Siguiendo con la ruta, otra de las experiencias que los viajeros destacan se desarrolla en Israel, lugar en el que tuvieron la posibilidad de visitar una escuela ortodoxa judía y a un colegio palestino, ubicado justo a lado. La enorme segregación institucionalizada en prácticas cotdianas hace entender lo fuerte que se torna el resentimiento y el desconocimiento mutuo de ambas culturas. Al respecto, nos cuentan una situación que refleja en parte la situación del diario vivir: “mientras estábamos acompañando al profesor que nos mostró el colegio, se acercó a un niño en la sala de computación que estaba viendo una foto de un joven con una metralleta, y nos explica que éste es su primo, que acababa de morir la semana pasada en un enfrentamiento”, comenta Octavio. Comprender la educación en estos contextos se torna una cuestión muy dura para los docentes.

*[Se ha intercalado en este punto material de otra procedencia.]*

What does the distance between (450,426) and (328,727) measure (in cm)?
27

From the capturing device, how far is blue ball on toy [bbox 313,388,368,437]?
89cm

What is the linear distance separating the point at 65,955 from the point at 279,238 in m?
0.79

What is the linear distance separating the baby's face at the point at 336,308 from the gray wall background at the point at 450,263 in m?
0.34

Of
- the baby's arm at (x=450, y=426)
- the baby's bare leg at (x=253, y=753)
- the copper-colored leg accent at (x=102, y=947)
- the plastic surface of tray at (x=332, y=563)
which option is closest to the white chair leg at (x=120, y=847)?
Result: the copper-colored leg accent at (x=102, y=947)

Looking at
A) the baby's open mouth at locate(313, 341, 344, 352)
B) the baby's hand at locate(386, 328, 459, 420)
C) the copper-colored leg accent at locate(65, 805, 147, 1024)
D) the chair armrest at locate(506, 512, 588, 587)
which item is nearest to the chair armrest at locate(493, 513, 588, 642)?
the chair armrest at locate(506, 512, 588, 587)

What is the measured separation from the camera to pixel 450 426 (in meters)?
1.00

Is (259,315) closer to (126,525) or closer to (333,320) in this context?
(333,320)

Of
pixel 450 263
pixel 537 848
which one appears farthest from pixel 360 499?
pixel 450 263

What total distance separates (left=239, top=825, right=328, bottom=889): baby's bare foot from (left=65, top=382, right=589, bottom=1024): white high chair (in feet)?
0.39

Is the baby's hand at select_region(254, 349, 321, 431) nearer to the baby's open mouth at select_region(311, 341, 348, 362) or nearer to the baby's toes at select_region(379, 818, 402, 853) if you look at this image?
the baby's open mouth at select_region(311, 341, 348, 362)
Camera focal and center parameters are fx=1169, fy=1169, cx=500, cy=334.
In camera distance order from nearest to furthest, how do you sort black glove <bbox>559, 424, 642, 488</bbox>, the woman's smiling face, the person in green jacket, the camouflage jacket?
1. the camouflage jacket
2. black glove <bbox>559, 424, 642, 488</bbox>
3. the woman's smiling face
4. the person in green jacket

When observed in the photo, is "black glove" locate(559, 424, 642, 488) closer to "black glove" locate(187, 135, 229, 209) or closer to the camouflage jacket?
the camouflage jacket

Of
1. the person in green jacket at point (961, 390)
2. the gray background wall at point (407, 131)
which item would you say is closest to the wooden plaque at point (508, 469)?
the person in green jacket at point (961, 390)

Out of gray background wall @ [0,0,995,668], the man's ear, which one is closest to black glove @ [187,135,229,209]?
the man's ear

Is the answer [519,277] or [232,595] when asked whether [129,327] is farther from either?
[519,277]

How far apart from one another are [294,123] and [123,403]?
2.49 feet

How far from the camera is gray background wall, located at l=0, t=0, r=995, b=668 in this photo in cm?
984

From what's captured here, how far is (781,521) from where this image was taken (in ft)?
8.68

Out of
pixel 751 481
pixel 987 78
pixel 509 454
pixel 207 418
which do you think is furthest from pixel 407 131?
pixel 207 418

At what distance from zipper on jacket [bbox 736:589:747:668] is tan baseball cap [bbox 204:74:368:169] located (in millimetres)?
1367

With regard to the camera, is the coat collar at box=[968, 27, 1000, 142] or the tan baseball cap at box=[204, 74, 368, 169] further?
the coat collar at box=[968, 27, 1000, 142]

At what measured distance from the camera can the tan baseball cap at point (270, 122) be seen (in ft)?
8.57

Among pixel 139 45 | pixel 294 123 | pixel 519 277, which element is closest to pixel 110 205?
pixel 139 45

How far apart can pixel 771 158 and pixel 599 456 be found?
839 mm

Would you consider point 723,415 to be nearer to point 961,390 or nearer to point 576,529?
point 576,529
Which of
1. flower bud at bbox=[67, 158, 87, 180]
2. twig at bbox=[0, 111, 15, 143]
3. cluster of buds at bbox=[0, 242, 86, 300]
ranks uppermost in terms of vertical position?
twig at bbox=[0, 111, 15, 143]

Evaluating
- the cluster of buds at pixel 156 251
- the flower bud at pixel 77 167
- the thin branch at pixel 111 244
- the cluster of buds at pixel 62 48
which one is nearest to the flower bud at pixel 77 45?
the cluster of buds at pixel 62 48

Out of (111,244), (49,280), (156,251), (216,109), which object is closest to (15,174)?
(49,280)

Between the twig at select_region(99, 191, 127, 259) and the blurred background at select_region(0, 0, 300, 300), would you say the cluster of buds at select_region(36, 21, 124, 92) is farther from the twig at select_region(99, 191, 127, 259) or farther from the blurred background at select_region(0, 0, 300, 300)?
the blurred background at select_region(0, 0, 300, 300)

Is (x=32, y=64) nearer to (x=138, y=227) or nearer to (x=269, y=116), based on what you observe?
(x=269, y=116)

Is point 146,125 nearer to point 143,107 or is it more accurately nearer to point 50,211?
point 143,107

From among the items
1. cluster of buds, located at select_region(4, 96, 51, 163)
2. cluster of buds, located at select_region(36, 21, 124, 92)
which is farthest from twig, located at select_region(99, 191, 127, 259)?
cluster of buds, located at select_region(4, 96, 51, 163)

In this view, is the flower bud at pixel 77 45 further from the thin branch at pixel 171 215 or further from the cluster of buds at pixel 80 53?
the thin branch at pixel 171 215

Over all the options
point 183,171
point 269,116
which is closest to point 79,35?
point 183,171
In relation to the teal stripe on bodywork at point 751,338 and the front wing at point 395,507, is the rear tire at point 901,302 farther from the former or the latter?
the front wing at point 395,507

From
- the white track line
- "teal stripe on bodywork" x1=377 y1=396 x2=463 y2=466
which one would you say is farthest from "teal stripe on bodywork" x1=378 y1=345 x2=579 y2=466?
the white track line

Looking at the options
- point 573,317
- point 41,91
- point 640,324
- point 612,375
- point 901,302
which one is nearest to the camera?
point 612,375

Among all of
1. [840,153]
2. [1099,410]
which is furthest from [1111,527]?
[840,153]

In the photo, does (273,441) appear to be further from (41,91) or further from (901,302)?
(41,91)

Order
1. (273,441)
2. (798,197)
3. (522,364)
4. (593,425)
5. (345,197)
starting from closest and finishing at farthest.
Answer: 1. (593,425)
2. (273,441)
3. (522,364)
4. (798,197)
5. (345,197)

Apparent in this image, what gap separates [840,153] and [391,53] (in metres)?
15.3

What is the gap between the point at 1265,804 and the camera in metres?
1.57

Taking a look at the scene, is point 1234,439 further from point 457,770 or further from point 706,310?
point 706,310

Avanzando en su viaje, en China fueron a la escuela pública más antigua del mundo. Aquí pudieron experimentar el día a día de la generación del hijo único, llamada también “generación de los pequeños emperadores”, caracterizada por niños en los cuales sus padres invierten enormemente, en tanto representan el soporte futuro de la familia. Les sorprendió ver como estos niños asisten a la escuela de 8 de la mañana a 8 de la noche, y luego de esto, muchos de ellos tienen clases particulares. Las grandes expectativas que sus familias tienen sobre ellos, sumado a la gran influencia de la tradición confucionista (basada en la disciplina, la vergüenza y respeto al maestro), ha desembocado en que los estudiantes chinos sean insuperables en los desafíos de la educación basada en estándares, validándose sobre todo por sus altos puntajes en las pruebas y por lo estricto de sus hábitos de estudio.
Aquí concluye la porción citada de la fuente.